YOUNGSTOWN Contractor, lawyer OK exchange of real estate for legal services



The retired contractor first had a court-appointed public defender.
By PATRICIA MEADE
VINDICATOR CRIME REPORTER
YOUNGSTOWN -- A Boardman lawyer has agreed to accept real estate in Florida as payment for representing a contractor accused of bribing imprisoned ex-congressman James A. Traficant Jr.
In a motion filed in U.S. District Court in Cleveland, Bernard J. Bucheit, 69, of West Palm Beach, Fla., has requested until Sept. 27 to finalize the real-estate-for-legal-services transaction.
If the deal falls through, Bucheit said in the motion that he will submit financial documents to show that he qualifies for a court-appointed public defender.
As of Friday, U.S. District Judge Lesley Brooks Wells, who had given Bucheit until Sept. 13 to hire a lawyer or prove that he could not afford one, had not acted on the motion.
Bucheit said that, "while some details remain to be ironed out," Boardman attorney J. Gerald Ingram has agreed to take the case in return for the mortgage deed on real estate in Florida.
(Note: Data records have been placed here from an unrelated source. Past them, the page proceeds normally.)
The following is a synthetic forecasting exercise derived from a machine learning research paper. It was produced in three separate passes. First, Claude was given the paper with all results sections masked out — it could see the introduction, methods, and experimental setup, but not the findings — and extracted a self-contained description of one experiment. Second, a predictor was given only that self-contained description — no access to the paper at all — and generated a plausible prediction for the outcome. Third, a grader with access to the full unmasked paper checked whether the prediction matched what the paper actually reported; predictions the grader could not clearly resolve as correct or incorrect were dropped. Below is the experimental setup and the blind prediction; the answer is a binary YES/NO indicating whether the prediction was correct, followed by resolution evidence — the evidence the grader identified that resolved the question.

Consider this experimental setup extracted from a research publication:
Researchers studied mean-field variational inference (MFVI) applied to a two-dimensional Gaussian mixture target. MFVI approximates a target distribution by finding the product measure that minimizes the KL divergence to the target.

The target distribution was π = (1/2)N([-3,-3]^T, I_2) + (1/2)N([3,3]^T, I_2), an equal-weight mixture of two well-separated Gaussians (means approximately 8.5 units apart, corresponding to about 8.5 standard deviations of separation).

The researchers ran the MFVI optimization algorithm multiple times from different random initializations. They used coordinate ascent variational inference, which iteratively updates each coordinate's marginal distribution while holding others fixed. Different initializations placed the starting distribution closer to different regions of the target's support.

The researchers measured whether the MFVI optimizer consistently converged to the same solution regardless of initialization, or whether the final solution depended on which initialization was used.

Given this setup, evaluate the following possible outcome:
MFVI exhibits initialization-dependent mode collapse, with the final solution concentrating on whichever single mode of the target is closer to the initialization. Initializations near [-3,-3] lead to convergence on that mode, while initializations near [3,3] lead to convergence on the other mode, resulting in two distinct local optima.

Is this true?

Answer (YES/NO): YES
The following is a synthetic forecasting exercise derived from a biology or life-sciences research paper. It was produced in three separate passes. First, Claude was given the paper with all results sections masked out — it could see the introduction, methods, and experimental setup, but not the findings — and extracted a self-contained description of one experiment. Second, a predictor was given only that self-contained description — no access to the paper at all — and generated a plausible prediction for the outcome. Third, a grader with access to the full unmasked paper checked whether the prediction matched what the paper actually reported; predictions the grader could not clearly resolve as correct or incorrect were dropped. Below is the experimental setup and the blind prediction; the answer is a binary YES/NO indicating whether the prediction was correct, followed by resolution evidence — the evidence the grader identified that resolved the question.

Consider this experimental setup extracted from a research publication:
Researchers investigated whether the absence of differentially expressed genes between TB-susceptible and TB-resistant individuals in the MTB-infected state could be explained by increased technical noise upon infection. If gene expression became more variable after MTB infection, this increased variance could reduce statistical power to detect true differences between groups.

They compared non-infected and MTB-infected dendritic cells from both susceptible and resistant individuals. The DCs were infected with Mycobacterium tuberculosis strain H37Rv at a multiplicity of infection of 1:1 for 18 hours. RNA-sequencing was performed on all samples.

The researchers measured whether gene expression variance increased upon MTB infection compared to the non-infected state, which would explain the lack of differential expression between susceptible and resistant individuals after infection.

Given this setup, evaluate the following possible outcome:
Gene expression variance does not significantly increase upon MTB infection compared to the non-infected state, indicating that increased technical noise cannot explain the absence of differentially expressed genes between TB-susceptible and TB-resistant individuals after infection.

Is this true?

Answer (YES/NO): YES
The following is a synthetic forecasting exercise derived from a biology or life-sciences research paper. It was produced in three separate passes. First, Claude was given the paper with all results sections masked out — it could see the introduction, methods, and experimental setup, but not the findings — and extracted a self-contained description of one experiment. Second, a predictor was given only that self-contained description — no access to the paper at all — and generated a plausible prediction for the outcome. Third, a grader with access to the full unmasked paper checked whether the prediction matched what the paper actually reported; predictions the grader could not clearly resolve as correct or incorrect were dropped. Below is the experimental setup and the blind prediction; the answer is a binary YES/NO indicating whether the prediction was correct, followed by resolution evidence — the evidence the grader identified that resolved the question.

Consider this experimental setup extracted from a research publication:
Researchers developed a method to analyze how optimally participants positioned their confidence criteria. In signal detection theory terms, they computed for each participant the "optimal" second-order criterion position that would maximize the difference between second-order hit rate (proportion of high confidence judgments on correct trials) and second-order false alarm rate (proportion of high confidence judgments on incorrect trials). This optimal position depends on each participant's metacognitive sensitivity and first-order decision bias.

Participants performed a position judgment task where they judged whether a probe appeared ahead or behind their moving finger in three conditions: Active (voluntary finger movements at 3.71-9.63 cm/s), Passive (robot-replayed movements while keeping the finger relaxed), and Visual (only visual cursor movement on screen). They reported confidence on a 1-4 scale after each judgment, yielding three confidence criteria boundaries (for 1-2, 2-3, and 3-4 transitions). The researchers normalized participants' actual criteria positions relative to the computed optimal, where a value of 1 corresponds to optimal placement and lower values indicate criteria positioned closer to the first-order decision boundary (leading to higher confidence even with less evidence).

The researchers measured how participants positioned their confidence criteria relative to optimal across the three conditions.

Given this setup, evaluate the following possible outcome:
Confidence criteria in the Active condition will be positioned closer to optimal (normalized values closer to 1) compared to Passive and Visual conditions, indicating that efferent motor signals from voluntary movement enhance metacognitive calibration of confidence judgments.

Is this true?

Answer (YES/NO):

The type of real estate and its value was not disclosed in the motion.
Ingram declined Friday to describe the property or its value.
Attached to Bucheit's motion is an affidavit from Ingram, in which the lawyer says he and Bucheit have discussed the pending criminal case several times in the past month or so.
No objection
Ingram has also spoken to Craig S. Morford, an assistant U.S. attorney, to discuss the motion that asks for the Sept. 27 deadline, and Morford had no objection, the affidavit states. Ingram said he also drafted the motion Bucheit filed.
Ingram said in his affidavit that he contacted an Ohio lawyer licensed in Florida to do a title search and prepare the necessary paperwork, his affidavit states.
Bucheit, who once owned Bucheit International in Boardman, has been charged with conspiracy to violate the federal bribery statute, giving an unlawful gratuity to a public official and perjury before a federal grand jury.
The grand jury indicted Bucheit in January. He was provided with a public defender at arraignment, with the understanding that, once some of his property in Florida sold, he would hire his own lawyer.
Bucheit explained to Judge Wells at a hearing last month that the property hadn't yet sold. His trial is set for Dec. 2.
Bucheit is accused of doing roughly $30,000 worth of contracting work at Traficant's horse farm in Greenford in the early 1990s and not requiring payment.
Included was a deck replacement, electrical work, elaborate railings and lattice work, a gazebo, enclosure of an addition, siding, windows, drywall and finishing work.
Traficant's intercession
In return, the government said, Traficant engaged in numerous official acts to help Bucheit obtain some or all of the $11.6 million owed his company by a Saudi Arabian prince for construction work in the Gaza Strip.
In April, a jury found Traficant guilty of 10 counts, including bribery, racketeering, obstruction of justice and tax evasion. He began serving an eight-year prison sentence in central Pennsylvania on July 30.
Traficant is running in the November general election as an independent candidate for the reconfigured 17th Congressional District.